И я снова кидаюсь на Лепеху. В какой-то нечеловеческой злобе. Я уже ничего не соображаю, не слышу. В драке у меня бывают секунды такого затмения, когда мне ничего не страшно, нож — я пойду на нож, на все. Я знаю это с детства, не ощущая ни боли, ничего, я луплю Лепеху, луплю остервенело, лезу на него и останавливаюсь, когда вижу, что он упал.
— Лежачего не бьют! — словно сквозь сон слышу, как шепчет Лепеха. У него тоже разбит нос и рассечена губа.
— Поднимись, — стоя над ним, велю я. — А теперь брось гайку… Брось гайку!..
Лепеха растерянно зыркает на ребят глазами. Но ему уже никуда не убежать, не спрятаться. И все видят эту большую гайку, которую он держит в руке.
— И скажи, почему ты плыл спасать Кизила? Мы же вместе спасали его. Зачем?
Лепеха стоит, понурив голову. Лицо у него пунцово-красное. Таким растерянным я его еще никогда не видел.
— На, вытри кровь, — протягивает кто-то из мальчишек мне платок. — Подожди, вот здесь по брови течет. Постой-ка, вытру.
— Ничего, до свадьбы заживет.
И я, слизывая с губ кровь, взяв отвертку, сажусь к «вертушке».
Мама ужаснулась, взглянув на мою «вывеску». Она не расспрашивала ни о чем, только ойкнула, замерла и такая вот, притихшая, ходит весь вечер.
Когда я ложусь спать, мама обращается ко мне. Примостившись под лампочкой у стола, где посветлее, она штопает ватник.
— Вот я не видела тебя три года, сколько слез пролила, сколько ночей не спала, одна только я знаю. А и теперь целый год урывками только видимся. Прихожу с работы, ты спишь, ухожу — спишь, а чем занимаешься в мое отсутствие, с кем дружишь? Чему и у кого учишься? Так можно бездушным злодеем вырасти. Завтра опять выхожу на работу, а душа будет не на месте. Где и за что тебя так отвалтузили? Ведь не на работе же!
— Может, и на работе.
— Вот дерзишь мне, отговариваешься. И этому выучился. Всему учишься!..
Что-то падает на пол. Приподняв одеяло, я оборачиваюсь.

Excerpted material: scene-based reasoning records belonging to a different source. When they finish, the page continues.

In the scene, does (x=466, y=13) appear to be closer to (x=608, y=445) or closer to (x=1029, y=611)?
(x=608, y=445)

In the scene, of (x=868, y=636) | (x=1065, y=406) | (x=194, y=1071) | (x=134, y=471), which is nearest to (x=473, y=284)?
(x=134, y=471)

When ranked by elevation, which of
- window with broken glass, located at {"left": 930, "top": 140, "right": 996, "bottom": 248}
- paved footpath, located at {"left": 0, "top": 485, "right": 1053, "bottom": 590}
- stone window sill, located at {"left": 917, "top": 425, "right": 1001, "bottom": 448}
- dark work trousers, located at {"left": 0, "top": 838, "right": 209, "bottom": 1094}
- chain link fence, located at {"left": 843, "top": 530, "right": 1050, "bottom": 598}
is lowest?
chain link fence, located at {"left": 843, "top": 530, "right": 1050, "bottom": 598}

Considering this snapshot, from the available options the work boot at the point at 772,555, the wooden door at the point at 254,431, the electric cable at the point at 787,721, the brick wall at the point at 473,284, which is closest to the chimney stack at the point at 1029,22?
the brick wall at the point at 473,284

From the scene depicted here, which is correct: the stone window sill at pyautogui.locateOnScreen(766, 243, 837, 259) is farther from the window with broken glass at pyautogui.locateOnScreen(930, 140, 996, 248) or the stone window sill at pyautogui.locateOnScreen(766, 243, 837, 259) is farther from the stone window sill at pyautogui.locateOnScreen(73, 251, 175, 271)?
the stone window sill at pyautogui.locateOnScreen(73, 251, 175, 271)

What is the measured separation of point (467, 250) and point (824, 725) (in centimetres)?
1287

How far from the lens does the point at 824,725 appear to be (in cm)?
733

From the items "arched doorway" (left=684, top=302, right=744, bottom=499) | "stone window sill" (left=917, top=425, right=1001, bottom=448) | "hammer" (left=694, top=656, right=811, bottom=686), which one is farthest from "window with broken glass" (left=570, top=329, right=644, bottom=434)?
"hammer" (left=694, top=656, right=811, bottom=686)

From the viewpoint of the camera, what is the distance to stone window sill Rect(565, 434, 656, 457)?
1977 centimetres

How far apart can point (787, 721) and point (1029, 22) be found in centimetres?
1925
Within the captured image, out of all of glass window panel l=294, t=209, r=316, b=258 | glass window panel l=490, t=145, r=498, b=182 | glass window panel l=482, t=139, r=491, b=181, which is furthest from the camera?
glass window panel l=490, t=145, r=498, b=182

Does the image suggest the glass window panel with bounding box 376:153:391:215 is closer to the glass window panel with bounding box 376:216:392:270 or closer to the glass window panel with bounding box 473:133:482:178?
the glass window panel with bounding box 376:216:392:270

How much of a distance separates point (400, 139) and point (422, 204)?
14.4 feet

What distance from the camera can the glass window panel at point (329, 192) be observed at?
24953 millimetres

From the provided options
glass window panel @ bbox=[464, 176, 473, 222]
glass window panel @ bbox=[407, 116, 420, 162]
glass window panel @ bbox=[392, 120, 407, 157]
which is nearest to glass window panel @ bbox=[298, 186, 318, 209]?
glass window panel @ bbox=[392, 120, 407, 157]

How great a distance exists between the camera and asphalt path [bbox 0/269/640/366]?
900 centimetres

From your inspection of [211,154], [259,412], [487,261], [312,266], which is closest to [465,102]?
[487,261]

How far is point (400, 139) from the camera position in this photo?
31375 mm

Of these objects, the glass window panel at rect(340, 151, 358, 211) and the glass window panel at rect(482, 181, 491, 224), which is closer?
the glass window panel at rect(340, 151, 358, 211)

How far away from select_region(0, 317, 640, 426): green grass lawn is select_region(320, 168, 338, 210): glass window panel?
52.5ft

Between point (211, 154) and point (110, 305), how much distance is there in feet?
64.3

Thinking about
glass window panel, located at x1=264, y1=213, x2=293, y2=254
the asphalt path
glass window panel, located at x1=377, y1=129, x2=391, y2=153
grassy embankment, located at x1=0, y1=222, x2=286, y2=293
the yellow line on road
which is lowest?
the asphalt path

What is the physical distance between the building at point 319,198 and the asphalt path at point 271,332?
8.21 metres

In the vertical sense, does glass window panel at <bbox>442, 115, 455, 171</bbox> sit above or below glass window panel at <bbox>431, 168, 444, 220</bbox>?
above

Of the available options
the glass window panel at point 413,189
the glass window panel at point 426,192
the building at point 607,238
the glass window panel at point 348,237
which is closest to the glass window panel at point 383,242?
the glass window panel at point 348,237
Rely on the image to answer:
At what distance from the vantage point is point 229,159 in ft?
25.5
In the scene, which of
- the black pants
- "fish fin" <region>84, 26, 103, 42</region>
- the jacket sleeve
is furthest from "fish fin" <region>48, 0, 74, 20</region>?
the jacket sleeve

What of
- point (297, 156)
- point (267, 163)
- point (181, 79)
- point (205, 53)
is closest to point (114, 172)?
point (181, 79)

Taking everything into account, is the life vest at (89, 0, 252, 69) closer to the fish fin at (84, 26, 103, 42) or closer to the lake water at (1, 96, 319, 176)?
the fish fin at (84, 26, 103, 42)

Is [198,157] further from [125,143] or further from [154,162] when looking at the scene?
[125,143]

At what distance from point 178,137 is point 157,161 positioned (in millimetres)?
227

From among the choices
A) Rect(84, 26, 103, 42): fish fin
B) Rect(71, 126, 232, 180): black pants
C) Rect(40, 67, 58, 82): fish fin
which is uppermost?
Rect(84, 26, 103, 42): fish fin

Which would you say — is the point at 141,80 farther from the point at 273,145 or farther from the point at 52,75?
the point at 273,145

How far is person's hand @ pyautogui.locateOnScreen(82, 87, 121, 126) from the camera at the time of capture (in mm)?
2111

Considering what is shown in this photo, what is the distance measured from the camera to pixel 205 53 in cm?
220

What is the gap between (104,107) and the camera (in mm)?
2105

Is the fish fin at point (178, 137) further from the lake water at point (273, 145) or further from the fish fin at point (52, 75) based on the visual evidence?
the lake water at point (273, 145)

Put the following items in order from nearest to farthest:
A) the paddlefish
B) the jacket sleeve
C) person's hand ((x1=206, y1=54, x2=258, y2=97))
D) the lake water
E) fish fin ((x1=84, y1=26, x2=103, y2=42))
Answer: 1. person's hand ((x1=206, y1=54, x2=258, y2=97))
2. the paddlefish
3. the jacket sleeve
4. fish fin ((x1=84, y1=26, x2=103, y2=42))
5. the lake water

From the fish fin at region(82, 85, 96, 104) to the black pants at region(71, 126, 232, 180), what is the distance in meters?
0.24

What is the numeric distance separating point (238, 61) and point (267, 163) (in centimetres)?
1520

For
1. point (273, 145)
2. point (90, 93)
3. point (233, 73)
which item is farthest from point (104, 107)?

Это выпали из кармана ватника мамин пропуск и еще какие-то бумажки. Я протягиваю руку, чтобы поднять их, и среди бумаг вижу папину фотографию. Ту самую, что была со мной в лесу. Я думал, что потерял ее там.
Мы с мамой встречаемся глазами. Я улавливаю разом промелькнувшие в них растерянность и смущение. «Да, это так… Все так… Так оно и есть… Ну и что же мне делать?..»
Как часто бывает в подобных случаях, мама мгновенно раздражается:
— Ты сначала поживи, своих детей вырасти, а потом и берись осуждать. А ведь обвинить-то нет ничего проще. И ты, и Мишка — оба вы хороши. Терзать своих матерей. А вы лучше подумали бы… Вот она придет с дежурства, лица на ней нет, упадет на диван и лежит, пока хоть немножко не очухается. Достает фотографию Толину и все рыдает: «Толик, Толик!» А утром снова надо идти. И чтобы вид был хороший. А она наплачется да вокруг него танцует: «Мишенька, Мишенька!» — в магазин сбегает и покушать приготовит, зашьет, постирает. А как ей — легко ли, просто ли матери-то? Матери ни кусок хлеба, ничто не нужно, одно только слово ласковое. Она ведь тоже человек. Разве ваши матери мало видели всего, натерпелись? И спросите, что они делают сейчас, ваши матери, легко ли им? Хоть здесь не фронт. Мы без винтовок. Ничего вы не хотите понять.
Она говорит, и я понимаю, что она в чем-то права. Хотя, в общем-то, ничто не изменится. Мы стали иными. Мы будем любить их, своих матерей, будем заботиться о них, но не придем, не приласкаемся по-детски, не обнимем, не приголубим, нет. Мы не сможем сделать этого, хотя и хотели бы. Что-то сожгла, убила в нас война. Мы стесняемся проявления своих чувств. Уже ничто не изменится, мы останемся такими, как есть.
Раздраженная, забрав ватник, мама уходит на кухню.
А мне не лежится. Я все ворочаюсь, вожусь в постели. Болит разбитая десна, болит скула. Болит душа.
Я замечаю рядом на этажерке Муськин дневник. Вот кого не хватает мне сейчас, Муськи! Она наверняка поняла бы меня. В этой тетрадке я, кажется, выучил все наизусть.